Providing visibility in the supply chain is no longer an option.

Supply chains are getting increasingly more complex. Add to this the fact that consumers want more and more information about the products they buy. How can we obtain and store the information we want (and need), when we interact with hundreds of suppliers? Transparency in your supply chain is no longer a “nice to have”, but has become a must-have.

Product, price and quality used to be enough. Brands created products with good, better and best strategies targeting specific customer segments based on price and quality differences. Classifying customers and products allowed for more targeted offers—and a closer connection to the consumer.

And then Apple and Amazon reinvented the shopping experience. Digital and mobile took off. The customer experience became a point of differentiation in the store, online and on devices. As a result, the customer experience and omni-channel retailing have been core values for the past decade.

Today, a new value is emerging: Transparency. It is no longer enough to have a high-quality product, at a good price and with a rewarding shopping experience. The rise in health-conscious consumers, a highly interconnected society (transparency in the digital era), and a greater frequency of recalls and social responsibility issues has increased consumer demand for transparency. They want to know where and how products are made, what they are made of, and who made them.

Unsurprisingly, shoppers are very concerned by news about food safety issues such a Listeria and food fraud, which have become increasingly well publicized. Experience shows that these events have a significant impact on consumer confidence in brands and in certain types of products, which can take a long time to overcome.

According to a report released this year by World Vision Canada, consumers want to make ethical buying decisions.1 However, they are kept in the dark and don’t have enough information about products to do so. The organization is pushing for a new law, such as those already passed in the United States and the UK, to ensure that factories in foreign countries supplying the Canadian market don’t use minors to make products.

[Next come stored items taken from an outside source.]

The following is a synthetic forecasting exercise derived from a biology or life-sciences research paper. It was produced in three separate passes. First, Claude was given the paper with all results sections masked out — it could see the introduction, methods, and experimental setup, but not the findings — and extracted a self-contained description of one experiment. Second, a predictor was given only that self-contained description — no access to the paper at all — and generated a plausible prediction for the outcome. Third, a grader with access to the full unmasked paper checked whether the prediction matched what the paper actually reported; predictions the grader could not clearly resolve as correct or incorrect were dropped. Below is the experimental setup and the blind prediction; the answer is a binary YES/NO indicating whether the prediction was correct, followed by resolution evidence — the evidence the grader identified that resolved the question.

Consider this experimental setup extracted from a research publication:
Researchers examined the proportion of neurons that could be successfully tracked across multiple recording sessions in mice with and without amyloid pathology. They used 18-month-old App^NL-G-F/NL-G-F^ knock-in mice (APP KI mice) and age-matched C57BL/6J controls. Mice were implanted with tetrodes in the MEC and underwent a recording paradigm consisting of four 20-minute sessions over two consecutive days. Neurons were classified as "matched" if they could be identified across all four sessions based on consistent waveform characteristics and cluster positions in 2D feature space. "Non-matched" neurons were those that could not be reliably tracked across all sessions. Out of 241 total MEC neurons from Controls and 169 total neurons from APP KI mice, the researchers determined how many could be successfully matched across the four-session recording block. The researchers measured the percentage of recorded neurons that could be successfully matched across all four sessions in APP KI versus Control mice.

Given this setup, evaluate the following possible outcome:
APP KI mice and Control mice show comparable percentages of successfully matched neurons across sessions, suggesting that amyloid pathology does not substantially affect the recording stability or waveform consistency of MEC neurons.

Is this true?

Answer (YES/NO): YES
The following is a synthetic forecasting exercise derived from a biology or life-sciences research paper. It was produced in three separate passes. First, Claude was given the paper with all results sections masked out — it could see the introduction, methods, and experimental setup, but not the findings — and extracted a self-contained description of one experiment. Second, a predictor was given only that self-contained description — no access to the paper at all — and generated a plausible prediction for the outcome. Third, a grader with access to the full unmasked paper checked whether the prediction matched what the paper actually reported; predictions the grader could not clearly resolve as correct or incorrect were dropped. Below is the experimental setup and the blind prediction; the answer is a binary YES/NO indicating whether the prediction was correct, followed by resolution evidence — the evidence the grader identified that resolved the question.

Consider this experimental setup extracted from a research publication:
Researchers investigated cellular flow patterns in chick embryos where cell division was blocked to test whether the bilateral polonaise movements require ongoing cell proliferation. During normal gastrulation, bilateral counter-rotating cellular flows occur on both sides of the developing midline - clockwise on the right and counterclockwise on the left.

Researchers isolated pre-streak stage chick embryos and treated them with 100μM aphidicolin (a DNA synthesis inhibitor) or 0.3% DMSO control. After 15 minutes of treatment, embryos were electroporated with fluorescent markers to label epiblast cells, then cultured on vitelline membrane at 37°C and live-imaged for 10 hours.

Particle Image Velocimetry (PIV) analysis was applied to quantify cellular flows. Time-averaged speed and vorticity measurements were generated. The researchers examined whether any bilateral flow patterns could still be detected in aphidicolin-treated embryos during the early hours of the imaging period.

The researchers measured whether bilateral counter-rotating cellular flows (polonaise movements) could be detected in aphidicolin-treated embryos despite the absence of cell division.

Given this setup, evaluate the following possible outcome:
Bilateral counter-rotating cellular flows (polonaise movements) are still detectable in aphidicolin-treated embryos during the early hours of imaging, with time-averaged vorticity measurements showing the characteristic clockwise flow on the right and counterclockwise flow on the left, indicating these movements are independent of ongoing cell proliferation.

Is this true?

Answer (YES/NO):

Every brand will need to determine the right level of transparency for their company and customers (consumer trust drivers like country of origin, label accuracy, etc.). Only 1% of consumers will want to know everything. For the other 99%, what they really want to know is that the brand they are buying from has a safe and responsible supply chain. They want to trust the brand promise. However, many brands still only know their immediate suppliers—and to ensure this trust, they need to dig deeper.

Providing transparency in your entire supply chain will reduce what we call the “visibility barrier” and give you access to all the information that you need and that your customer wants. Rather than simply reacting when a crisis emerges, you will proactively know your entire supply chain identity.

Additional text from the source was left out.